Singer-Songwriter, Artist, and Filmmaker
Mt. Kisco, New York
Adam Green is renowned around the globe as one of music’s most unique songwriting talents - his songs have been performed by artists as diverse as The Libertines, Carla Bruni, Kelly Willis, Dean & Britta, and Will Oldham. A New York native, Green was just 17-years old when he recorded and released his first album. As part of the downtown antifolk scene at the end of the nineties he made up one-half of The Moldy Peaches, who enjoyed belated mainstream success via the Grammy-winning, #1 Billboard Chart ranking soundtrack of the 2007 Academy Award-winning movie Juno. As a solo artist Green has recorded 9 albums, many of which have become cult hits. His 2005 record Gemstones went Gold in Europe.
His eruptive bursts of creativity have led him into the world of movies and visual arts - staging exhibitions across Europe and America. He also found himself writing/producing/directing and acting in The Wrong Ferarri (2010), a “screwball tragedy” which was the first feature film shot entirely on an iPhone. It has since been featured in the curriculum of NYU’s Tisch Film School. Rolling Stone magazine described it as “Fellini on Ketamine.”
IN 2016, he released his second feature film Adam Green's Aladdin - an immersive fantasy film starring Macaulay Culkin, Natasha Lyonne, Alia Shawkat, Jack Dishel and Francesco Clemente - with Green playing Aladdin. The subversive and dazzling art-film was shot entirely on papier-mache sets. The story is a modern day version of Aladdin wherein the lamp is a 3-D printer, the Princess is a decadent socialite, the planet gets a sex-change, and its population prints out an analogue version of the Internet.
In 2015 Adam began a collaboration with Mich Dulce making a line of hats inspired by his artwork and the Aladdin movie. The designs incorporate elements from his HOUSEFACE symbolic alphabet, a group of reduced cubist pictographs gleaned from the facial features of the popular cartoon characters Garfield, Big Bird, and Elmo. In January of 2016 he exhibited the art from Adam Green's Aladdin at the Fondation Beyeler Museum in Basel, Switzerland.

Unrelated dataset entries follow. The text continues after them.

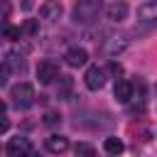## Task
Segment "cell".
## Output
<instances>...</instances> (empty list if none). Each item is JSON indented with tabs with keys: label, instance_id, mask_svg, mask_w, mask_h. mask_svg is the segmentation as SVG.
<instances>
[{
	"label": "cell",
	"instance_id": "1",
	"mask_svg": "<svg viewBox=\"0 0 157 157\" xmlns=\"http://www.w3.org/2000/svg\"><path fill=\"white\" fill-rule=\"evenodd\" d=\"M101 10H103V0H76V5L71 10V20L76 25H91V22H96Z\"/></svg>",
	"mask_w": 157,
	"mask_h": 157
},
{
	"label": "cell",
	"instance_id": "2",
	"mask_svg": "<svg viewBox=\"0 0 157 157\" xmlns=\"http://www.w3.org/2000/svg\"><path fill=\"white\" fill-rule=\"evenodd\" d=\"M10 98H12V105L17 108V110H27V108H32L34 105V88L29 86V83H25V81H20V83H15L12 88H10Z\"/></svg>",
	"mask_w": 157,
	"mask_h": 157
},
{
	"label": "cell",
	"instance_id": "3",
	"mask_svg": "<svg viewBox=\"0 0 157 157\" xmlns=\"http://www.w3.org/2000/svg\"><path fill=\"white\" fill-rule=\"evenodd\" d=\"M37 78H39V83H44V86L54 83V81L59 78V64H56L54 59L39 61V66H37Z\"/></svg>",
	"mask_w": 157,
	"mask_h": 157
},
{
	"label": "cell",
	"instance_id": "4",
	"mask_svg": "<svg viewBox=\"0 0 157 157\" xmlns=\"http://www.w3.org/2000/svg\"><path fill=\"white\" fill-rule=\"evenodd\" d=\"M125 47H128V34H110V37L103 42L101 52H103L105 56H118L120 52H125Z\"/></svg>",
	"mask_w": 157,
	"mask_h": 157
},
{
	"label": "cell",
	"instance_id": "5",
	"mask_svg": "<svg viewBox=\"0 0 157 157\" xmlns=\"http://www.w3.org/2000/svg\"><path fill=\"white\" fill-rule=\"evenodd\" d=\"M83 81H86V88H88V91L103 88V83H105V69H101V66H88L86 74H83Z\"/></svg>",
	"mask_w": 157,
	"mask_h": 157
},
{
	"label": "cell",
	"instance_id": "6",
	"mask_svg": "<svg viewBox=\"0 0 157 157\" xmlns=\"http://www.w3.org/2000/svg\"><path fill=\"white\" fill-rule=\"evenodd\" d=\"M61 12H64V7H61L59 0H47V2H42V7H39V17L47 20V22L61 20Z\"/></svg>",
	"mask_w": 157,
	"mask_h": 157
},
{
	"label": "cell",
	"instance_id": "7",
	"mask_svg": "<svg viewBox=\"0 0 157 157\" xmlns=\"http://www.w3.org/2000/svg\"><path fill=\"white\" fill-rule=\"evenodd\" d=\"M5 150H7L10 157H22V155H29V152H32V145H29L27 137L17 135V137H10V142H7Z\"/></svg>",
	"mask_w": 157,
	"mask_h": 157
},
{
	"label": "cell",
	"instance_id": "8",
	"mask_svg": "<svg viewBox=\"0 0 157 157\" xmlns=\"http://www.w3.org/2000/svg\"><path fill=\"white\" fill-rule=\"evenodd\" d=\"M64 61H66L71 69H78V66H83V64L88 61V52H86L83 47H71V49H66Z\"/></svg>",
	"mask_w": 157,
	"mask_h": 157
},
{
	"label": "cell",
	"instance_id": "9",
	"mask_svg": "<svg viewBox=\"0 0 157 157\" xmlns=\"http://www.w3.org/2000/svg\"><path fill=\"white\" fill-rule=\"evenodd\" d=\"M137 17H140V22H145L150 27H157V0H150V2L140 5L137 7Z\"/></svg>",
	"mask_w": 157,
	"mask_h": 157
},
{
	"label": "cell",
	"instance_id": "10",
	"mask_svg": "<svg viewBox=\"0 0 157 157\" xmlns=\"http://www.w3.org/2000/svg\"><path fill=\"white\" fill-rule=\"evenodd\" d=\"M128 12H130V7H128V2H123V0L110 2V5L105 7V17H108L110 22H123V20L128 17Z\"/></svg>",
	"mask_w": 157,
	"mask_h": 157
},
{
	"label": "cell",
	"instance_id": "11",
	"mask_svg": "<svg viewBox=\"0 0 157 157\" xmlns=\"http://www.w3.org/2000/svg\"><path fill=\"white\" fill-rule=\"evenodd\" d=\"M113 96L118 103H130L132 101V83L130 81H115V88H113Z\"/></svg>",
	"mask_w": 157,
	"mask_h": 157
},
{
	"label": "cell",
	"instance_id": "12",
	"mask_svg": "<svg viewBox=\"0 0 157 157\" xmlns=\"http://www.w3.org/2000/svg\"><path fill=\"white\" fill-rule=\"evenodd\" d=\"M44 147H47L49 152H54V155H61V152L69 150V140H66L64 135H49V137L44 140Z\"/></svg>",
	"mask_w": 157,
	"mask_h": 157
},
{
	"label": "cell",
	"instance_id": "13",
	"mask_svg": "<svg viewBox=\"0 0 157 157\" xmlns=\"http://www.w3.org/2000/svg\"><path fill=\"white\" fill-rule=\"evenodd\" d=\"M5 64H7V66H10V71H15V74H25V69H27L25 56H22V54H17V52H10V54H7V59H5Z\"/></svg>",
	"mask_w": 157,
	"mask_h": 157
},
{
	"label": "cell",
	"instance_id": "14",
	"mask_svg": "<svg viewBox=\"0 0 157 157\" xmlns=\"http://www.w3.org/2000/svg\"><path fill=\"white\" fill-rule=\"evenodd\" d=\"M103 150H105L108 155H120V152L125 150V145H123V140H120V137H105Z\"/></svg>",
	"mask_w": 157,
	"mask_h": 157
},
{
	"label": "cell",
	"instance_id": "15",
	"mask_svg": "<svg viewBox=\"0 0 157 157\" xmlns=\"http://www.w3.org/2000/svg\"><path fill=\"white\" fill-rule=\"evenodd\" d=\"M71 76H61L59 74V83H56V93H59V98H69V93H71Z\"/></svg>",
	"mask_w": 157,
	"mask_h": 157
},
{
	"label": "cell",
	"instance_id": "16",
	"mask_svg": "<svg viewBox=\"0 0 157 157\" xmlns=\"http://www.w3.org/2000/svg\"><path fill=\"white\" fill-rule=\"evenodd\" d=\"M74 150H76V155H83V157H93V155H96V150H93L88 142H78Z\"/></svg>",
	"mask_w": 157,
	"mask_h": 157
},
{
	"label": "cell",
	"instance_id": "17",
	"mask_svg": "<svg viewBox=\"0 0 157 157\" xmlns=\"http://www.w3.org/2000/svg\"><path fill=\"white\" fill-rule=\"evenodd\" d=\"M2 34H5L7 39H20V34H22V29H20V27H12V25H5V29H2Z\"/></svg>",
	"mask_w": 157,
	"mask_h": 157
},
{
	"label": "cell",
	"instance_id": "18",
	"mask_svg": "<svg viewBox=\"0 0 157 157\" xmlns=\"http://www.w3.org/2000/svg\"><path fill=\"white\" fill-rule=\"evenodd\" d=\"M42 123L49 125V128H54V125L61 123V118H59V113H52V110H49V113H44V120H42Z\"/></svg>",
	"mask_w": 157,
	"mask_h": 157
},
{
	"label": "cell",
	"instance_id": "19",
	"mask_svg": "<svg viewBox=\"0 0 157 157\" xmlns=\"http://www.w3.org/2000/svg\"><path fill=\"white\" fill-rule=\"evenodd\" d=\"M37 29H39L37 20H27V22H25V27H22V32H27V34H34Z\"/></svg>",
	"mask_w": 157,
	"mask_h": 157
},
{
	"label": "cell",
	"instance_id": "20",
	"mask_svg": "<svg viewBox=\"0 0 157 157\" xmlns=\"http://www.w3.org/2000/svg\"><path fill=\"white\" fill-rule=\"evenodd\" d=\"M108 74H110V76H115V78H118V76H120V74H123V66H120V64H118V61H110V64H108Z\"/></svg>",
	"mask_w": 157,
	"mask_h": 157
},
{
	"label": "cell",
	"instance_id": "21",
	"mask_svg": "<svg viewBox=\"0 0 157 157\" xmlns=\"http://www.w3.org/2000/svg\"><path fill=\"white\" fill-rule=\"evenodd\" d=\"M7 76H10V66L2 61V64H0V86H5V83H7Z\"/></svg>",
	"mask_w": 157,
	"mask_h": 157
},
{
	"label": "cell",
	"instance_id": "22",
	"mask_svg": "<svg viewBox=\"0 0 157 157\" xmlns=\"http://www.w3.org/2000/svg\"><path fill=\"white\" fill-rule=\"evenodd\" d=\"M7 12H10V5L2 0V2H0V22H2V25H5V20H7Z\"/></svg>",
	"mask_w": 157,
	"mask_h": 157
},
{
	"label": "cell",
	"instance_id": "23",
	"mask_svg": "<svg viewBox=\"0 0 157 157\" xmlns=\"http://www.w3.org/2000/svg\"><path fill=\"white\" fill-rule=\"evenodd\" d=\"M7 128H10V120H7V118H2V115H0V135H2V132H5V130H7Z\"/></svg>",
	"mask_w": 157,
	"mask_h": 157
},
{
	"label": "cell",
	"instance_id": "24",
	"mask_svg": "<svg viewBox=\"0 0 157 157\" xmlns=\"http://www.w3.org/2000/svg\"><path fill=\"white\" fill-rule=\"evenodd\" d=\"M32 7V0H22V10H29Z\"/></svg>",
	"mask_w": 157,
	"mask_h": 157
},
{
	"label": "cell",
	"instance_id": "25",
	"mask_svg": "<svg viewBox=\"0 0 157 157\" xmlns=\"http://www.w3.org/2000/svg\"><path fill=\"white\" fill-rule=\"evenodd\" d=\"M2 113H5V101L0 98V115H2Z\"/></svg>",
	"mask_w": 157,
	"mask_h": 157
}]
</instances>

Of his now multifaceted career Green, says: “You know how people are always looking for a unifying theory? I was looking for a unifying theory of artistic expression. I was trying to create some kind of fluidity within my music, art, writing. If you listen to my songs, you see they’re kind of cartoonish. I try to make songs like my paintings. When creating my movie, I approached the script like it was a song.”